**Exercise text**
Acetazolamide at the lowest dose which gives maximal renal HCO3- output (10 mg/kg) gave acute respiratory changes including hyperventilation and a fall in alveolar CO2 tension. This is a dose known to be associated with other responses such as an acute rise in cerebrospinal fluid pressure, decreases in cerebrospinal fluid flow and intraocular pressure, and inhibition of postfeeding gastric acid secretion. By contrast, CL 11,366 was not accompanied by respiratory or the other responses over a range of dose which gave a full renal response (0.3 to 3 mg/kg). Effective erythrocytic enzyme inhibition with respiratory changes occurred at 10 mg/kg.

**Data under study**
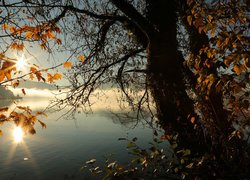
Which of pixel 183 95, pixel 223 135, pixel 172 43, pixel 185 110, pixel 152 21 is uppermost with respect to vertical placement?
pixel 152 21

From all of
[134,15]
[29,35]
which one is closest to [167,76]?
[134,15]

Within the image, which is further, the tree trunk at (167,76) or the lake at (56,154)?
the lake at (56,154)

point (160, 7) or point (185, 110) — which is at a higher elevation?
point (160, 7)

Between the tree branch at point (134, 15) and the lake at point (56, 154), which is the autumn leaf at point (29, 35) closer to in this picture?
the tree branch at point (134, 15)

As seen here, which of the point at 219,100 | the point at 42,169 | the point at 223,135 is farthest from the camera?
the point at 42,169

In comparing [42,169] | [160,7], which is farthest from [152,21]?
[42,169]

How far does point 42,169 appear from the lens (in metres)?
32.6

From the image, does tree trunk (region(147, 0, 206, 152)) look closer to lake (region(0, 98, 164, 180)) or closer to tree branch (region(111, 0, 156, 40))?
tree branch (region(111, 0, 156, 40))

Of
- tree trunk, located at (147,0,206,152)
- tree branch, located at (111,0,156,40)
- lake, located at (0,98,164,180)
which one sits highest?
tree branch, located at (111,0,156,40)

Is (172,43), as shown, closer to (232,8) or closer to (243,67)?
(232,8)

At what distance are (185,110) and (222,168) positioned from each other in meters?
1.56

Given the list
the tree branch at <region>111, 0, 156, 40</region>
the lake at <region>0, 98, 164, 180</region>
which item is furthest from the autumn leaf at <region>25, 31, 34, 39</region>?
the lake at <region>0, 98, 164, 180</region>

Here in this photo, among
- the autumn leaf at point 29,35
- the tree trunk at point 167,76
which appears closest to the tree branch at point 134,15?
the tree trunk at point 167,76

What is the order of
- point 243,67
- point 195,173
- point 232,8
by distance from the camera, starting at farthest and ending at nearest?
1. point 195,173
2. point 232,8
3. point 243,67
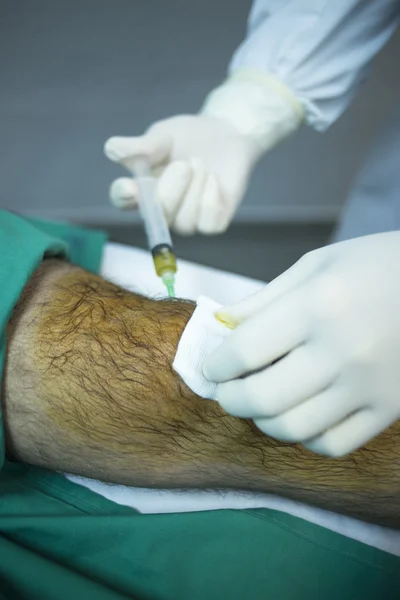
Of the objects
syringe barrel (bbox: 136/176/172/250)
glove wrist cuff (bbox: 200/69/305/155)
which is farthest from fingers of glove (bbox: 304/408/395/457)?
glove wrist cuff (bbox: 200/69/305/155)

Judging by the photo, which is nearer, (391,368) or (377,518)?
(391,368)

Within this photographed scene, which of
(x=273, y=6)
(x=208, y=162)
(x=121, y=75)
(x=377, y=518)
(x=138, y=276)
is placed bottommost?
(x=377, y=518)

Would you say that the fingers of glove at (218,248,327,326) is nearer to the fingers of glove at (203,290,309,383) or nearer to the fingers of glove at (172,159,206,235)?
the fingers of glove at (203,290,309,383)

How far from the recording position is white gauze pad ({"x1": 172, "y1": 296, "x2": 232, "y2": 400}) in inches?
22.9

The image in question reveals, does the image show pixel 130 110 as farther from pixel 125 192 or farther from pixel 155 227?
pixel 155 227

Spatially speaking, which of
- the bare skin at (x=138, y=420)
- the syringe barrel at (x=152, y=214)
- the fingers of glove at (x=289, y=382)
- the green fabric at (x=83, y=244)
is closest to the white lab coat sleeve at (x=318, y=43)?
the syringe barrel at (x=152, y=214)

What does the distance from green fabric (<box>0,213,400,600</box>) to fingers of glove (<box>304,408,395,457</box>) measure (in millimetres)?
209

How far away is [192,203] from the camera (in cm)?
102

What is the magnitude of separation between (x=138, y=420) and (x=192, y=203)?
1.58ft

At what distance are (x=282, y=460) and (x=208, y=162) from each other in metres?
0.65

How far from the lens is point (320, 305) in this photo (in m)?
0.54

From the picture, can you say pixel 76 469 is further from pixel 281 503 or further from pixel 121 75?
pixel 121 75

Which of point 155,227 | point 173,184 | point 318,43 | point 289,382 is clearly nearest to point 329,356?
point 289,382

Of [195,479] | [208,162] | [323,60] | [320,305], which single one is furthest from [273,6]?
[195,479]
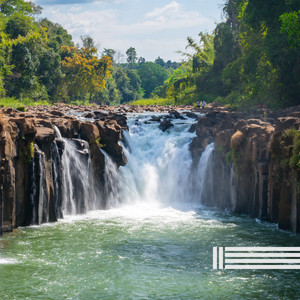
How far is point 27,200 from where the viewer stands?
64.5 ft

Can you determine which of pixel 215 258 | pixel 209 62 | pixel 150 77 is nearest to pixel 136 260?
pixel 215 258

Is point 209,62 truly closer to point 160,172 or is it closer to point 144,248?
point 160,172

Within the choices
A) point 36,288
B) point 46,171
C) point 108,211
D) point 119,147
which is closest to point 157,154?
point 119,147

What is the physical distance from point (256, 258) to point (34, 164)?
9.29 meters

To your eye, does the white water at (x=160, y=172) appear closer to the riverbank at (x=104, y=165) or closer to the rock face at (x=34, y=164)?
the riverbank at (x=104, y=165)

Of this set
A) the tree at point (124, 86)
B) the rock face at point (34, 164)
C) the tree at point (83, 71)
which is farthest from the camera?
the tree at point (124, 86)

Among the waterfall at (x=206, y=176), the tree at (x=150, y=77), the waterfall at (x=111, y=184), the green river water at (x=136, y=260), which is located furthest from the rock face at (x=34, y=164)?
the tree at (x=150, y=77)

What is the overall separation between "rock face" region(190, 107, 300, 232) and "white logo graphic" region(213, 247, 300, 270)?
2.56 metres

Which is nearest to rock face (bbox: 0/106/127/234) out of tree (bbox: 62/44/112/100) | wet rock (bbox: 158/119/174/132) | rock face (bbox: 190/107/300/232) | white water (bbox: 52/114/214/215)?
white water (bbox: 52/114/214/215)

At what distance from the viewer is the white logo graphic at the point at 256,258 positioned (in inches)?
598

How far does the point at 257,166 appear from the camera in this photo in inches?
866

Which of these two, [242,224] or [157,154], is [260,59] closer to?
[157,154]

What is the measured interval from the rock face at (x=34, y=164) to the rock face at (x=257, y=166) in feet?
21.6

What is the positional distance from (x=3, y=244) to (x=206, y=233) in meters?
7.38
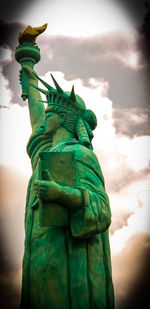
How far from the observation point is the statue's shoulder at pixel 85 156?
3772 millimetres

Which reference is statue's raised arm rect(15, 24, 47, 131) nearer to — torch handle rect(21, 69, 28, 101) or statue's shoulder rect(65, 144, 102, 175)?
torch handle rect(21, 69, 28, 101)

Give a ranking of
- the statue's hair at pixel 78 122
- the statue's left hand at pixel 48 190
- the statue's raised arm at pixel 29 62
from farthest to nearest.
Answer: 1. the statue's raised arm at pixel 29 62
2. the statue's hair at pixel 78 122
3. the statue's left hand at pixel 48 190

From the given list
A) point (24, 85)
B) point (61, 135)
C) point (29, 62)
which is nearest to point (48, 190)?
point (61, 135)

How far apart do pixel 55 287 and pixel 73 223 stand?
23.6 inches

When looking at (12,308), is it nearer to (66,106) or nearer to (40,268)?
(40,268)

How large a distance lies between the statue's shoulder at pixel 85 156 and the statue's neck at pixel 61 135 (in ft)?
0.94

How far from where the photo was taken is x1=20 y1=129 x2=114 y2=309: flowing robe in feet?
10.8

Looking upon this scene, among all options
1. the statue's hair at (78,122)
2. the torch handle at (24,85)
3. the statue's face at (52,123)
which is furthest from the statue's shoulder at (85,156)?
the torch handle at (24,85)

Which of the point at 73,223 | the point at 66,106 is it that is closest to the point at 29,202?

**What you have to do**
Write the next part of the passage above on the renal and respiratory effects of acetazolamide and CL 11,366, starting after its final sentence.

**Exercise output**
Elimination of acute respiratory effects during maximal renal carbonic anhydrase inhibition by CL 11,366 is related to 1) partial exclusion of inhibitor from red cells by high plasma binding, ionization and rapid plasma decay, and 2) concentration of inhibitor in kidney by active secretion. Acute respiratory changes were demonstrated to be related to inhibition of erythrocytic carbonic anhydrase (greater than 0.995) independent of the renal HCO3- loss.
The results indicate that selective renal carbonic anhydrase inhibition without acute effects on respiration can be obtained by the use of appropriate doses of CL 11,366.